**Work instructions**
Find every line in the records below that contains the word "millimetres", and copy each of those lines.

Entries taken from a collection
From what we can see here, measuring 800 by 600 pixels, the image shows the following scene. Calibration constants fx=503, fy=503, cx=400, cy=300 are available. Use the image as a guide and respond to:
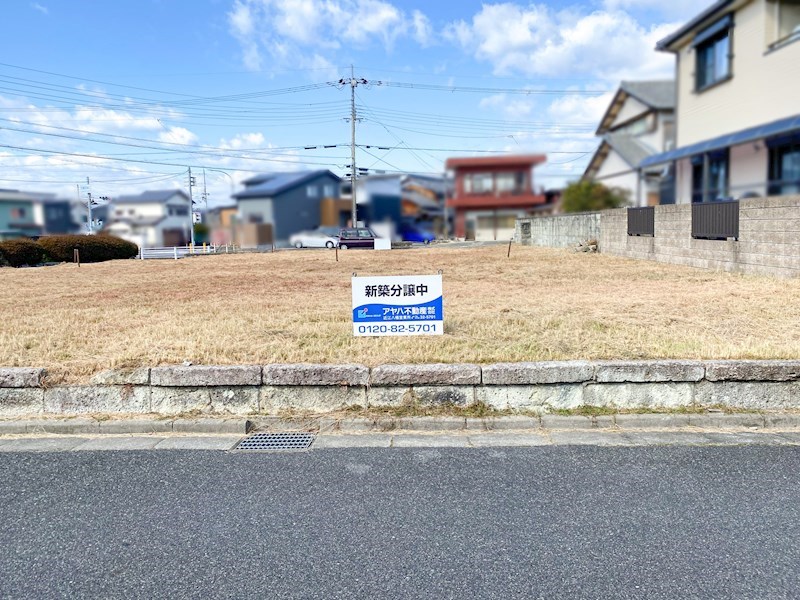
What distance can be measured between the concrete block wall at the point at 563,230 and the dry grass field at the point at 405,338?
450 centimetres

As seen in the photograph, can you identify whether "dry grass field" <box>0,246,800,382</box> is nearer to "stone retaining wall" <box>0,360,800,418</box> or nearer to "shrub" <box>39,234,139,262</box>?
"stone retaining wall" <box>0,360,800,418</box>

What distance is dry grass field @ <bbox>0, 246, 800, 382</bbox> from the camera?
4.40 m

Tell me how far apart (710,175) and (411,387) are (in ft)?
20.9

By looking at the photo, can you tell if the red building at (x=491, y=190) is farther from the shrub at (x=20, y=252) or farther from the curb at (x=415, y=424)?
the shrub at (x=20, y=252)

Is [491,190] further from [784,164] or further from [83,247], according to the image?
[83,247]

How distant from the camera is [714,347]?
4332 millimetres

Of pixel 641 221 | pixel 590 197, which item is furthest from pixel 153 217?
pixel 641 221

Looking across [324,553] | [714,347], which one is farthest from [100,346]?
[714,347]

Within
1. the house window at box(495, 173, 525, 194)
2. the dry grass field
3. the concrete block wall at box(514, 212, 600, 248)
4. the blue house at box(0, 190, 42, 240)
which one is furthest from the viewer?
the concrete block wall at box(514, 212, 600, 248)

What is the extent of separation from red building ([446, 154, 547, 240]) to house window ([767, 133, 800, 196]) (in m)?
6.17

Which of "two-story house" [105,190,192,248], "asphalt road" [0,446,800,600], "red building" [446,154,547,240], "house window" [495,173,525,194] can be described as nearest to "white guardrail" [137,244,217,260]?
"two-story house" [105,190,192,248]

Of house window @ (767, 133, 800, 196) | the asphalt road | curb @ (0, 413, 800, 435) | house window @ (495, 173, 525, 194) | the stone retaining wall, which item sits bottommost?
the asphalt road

---

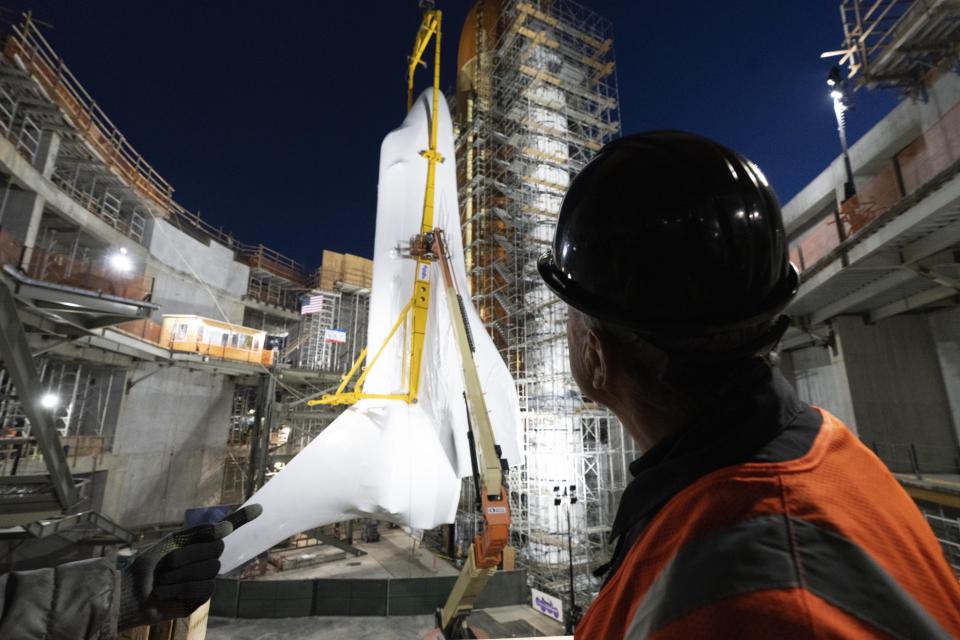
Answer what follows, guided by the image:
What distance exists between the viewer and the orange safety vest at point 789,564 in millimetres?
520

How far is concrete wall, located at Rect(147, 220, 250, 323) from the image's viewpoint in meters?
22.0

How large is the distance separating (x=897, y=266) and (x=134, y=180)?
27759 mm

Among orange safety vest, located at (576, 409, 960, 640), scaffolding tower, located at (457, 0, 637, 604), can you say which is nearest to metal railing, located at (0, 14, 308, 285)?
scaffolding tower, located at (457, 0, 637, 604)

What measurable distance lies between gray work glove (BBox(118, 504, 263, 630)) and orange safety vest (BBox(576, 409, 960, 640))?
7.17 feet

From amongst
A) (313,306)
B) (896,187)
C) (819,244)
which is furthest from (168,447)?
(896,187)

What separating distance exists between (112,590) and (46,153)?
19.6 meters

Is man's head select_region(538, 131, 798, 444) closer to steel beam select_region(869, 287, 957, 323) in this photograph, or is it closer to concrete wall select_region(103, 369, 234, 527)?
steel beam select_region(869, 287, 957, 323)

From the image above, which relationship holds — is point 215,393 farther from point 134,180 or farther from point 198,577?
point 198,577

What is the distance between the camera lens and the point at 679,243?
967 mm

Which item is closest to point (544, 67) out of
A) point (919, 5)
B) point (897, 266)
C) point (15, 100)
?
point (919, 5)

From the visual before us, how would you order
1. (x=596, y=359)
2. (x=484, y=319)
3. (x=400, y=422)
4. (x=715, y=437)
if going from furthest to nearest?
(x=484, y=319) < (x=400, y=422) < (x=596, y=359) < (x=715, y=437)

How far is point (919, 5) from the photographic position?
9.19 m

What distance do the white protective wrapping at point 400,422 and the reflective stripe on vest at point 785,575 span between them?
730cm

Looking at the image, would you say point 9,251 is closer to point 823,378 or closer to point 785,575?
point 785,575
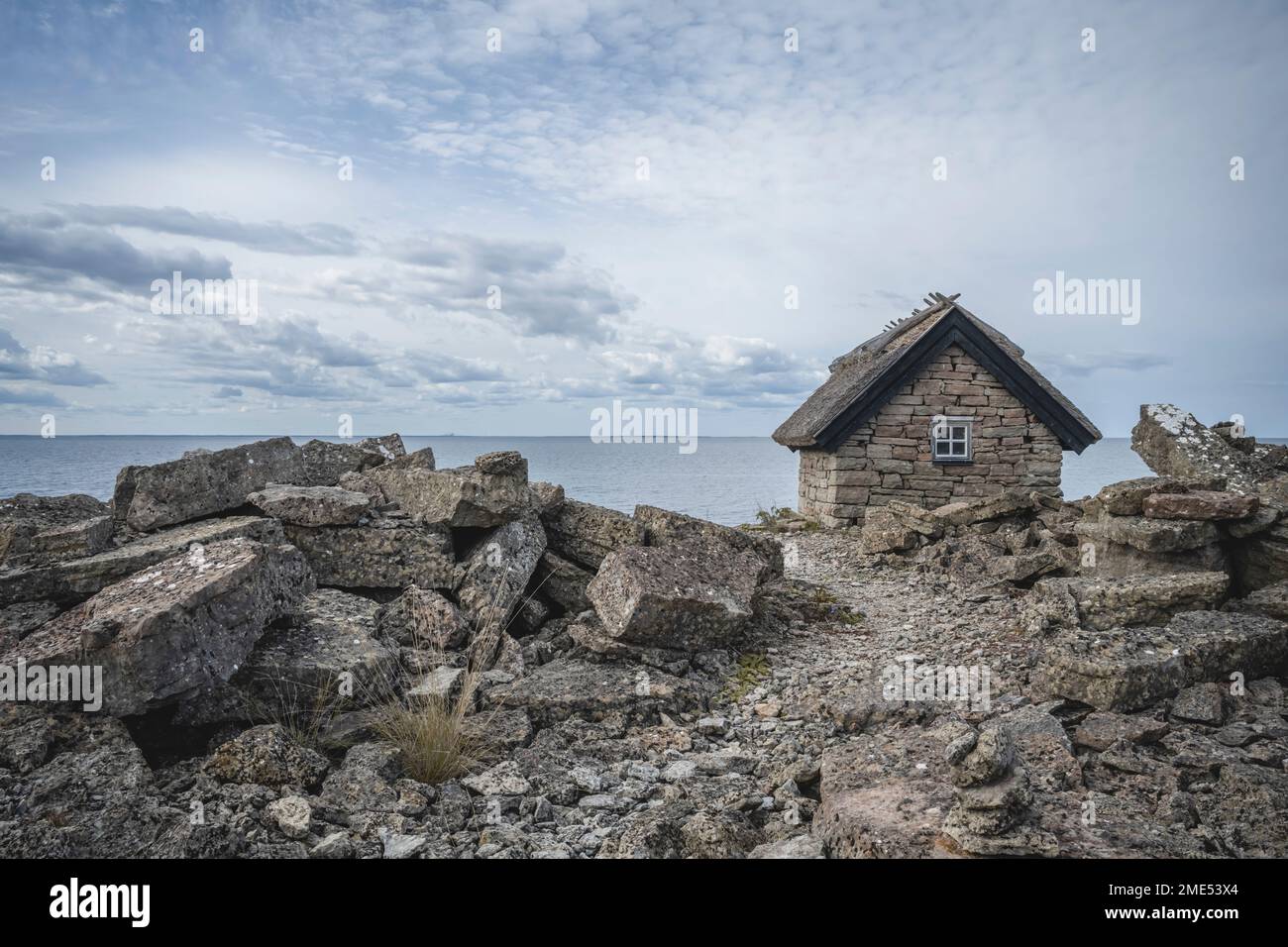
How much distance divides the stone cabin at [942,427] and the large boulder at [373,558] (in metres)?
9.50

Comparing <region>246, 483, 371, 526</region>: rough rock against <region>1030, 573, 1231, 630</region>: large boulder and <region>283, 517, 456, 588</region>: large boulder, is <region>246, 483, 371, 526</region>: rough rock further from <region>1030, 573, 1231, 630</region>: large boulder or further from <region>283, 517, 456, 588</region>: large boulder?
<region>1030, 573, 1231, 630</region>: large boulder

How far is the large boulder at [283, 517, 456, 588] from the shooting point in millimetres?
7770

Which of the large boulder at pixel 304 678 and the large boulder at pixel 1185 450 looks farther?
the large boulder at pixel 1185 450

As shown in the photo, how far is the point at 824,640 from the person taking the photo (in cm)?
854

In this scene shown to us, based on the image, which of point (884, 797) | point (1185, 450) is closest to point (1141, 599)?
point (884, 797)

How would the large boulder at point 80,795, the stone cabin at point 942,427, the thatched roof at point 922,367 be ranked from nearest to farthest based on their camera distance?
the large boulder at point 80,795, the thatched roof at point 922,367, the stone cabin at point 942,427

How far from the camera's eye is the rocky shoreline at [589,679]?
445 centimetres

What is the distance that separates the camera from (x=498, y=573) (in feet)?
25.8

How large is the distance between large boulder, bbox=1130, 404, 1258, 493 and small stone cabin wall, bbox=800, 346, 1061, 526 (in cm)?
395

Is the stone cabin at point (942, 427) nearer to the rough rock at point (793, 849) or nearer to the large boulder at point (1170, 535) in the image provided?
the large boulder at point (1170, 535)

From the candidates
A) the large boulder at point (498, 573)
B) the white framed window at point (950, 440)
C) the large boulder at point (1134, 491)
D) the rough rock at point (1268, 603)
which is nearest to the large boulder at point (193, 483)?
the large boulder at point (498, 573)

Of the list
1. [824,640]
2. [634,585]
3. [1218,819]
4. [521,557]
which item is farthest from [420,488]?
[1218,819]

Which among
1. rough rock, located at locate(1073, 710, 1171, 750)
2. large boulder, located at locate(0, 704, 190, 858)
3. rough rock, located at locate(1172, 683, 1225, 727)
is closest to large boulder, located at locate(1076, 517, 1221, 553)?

**Exercise output**
4332 millimetres
What distance exists between the viewer and the orange safety vest at point 789,564 in millimetres?
How far is the large boulder at [283, 517, 456, 588] from the shooting point in millimetres?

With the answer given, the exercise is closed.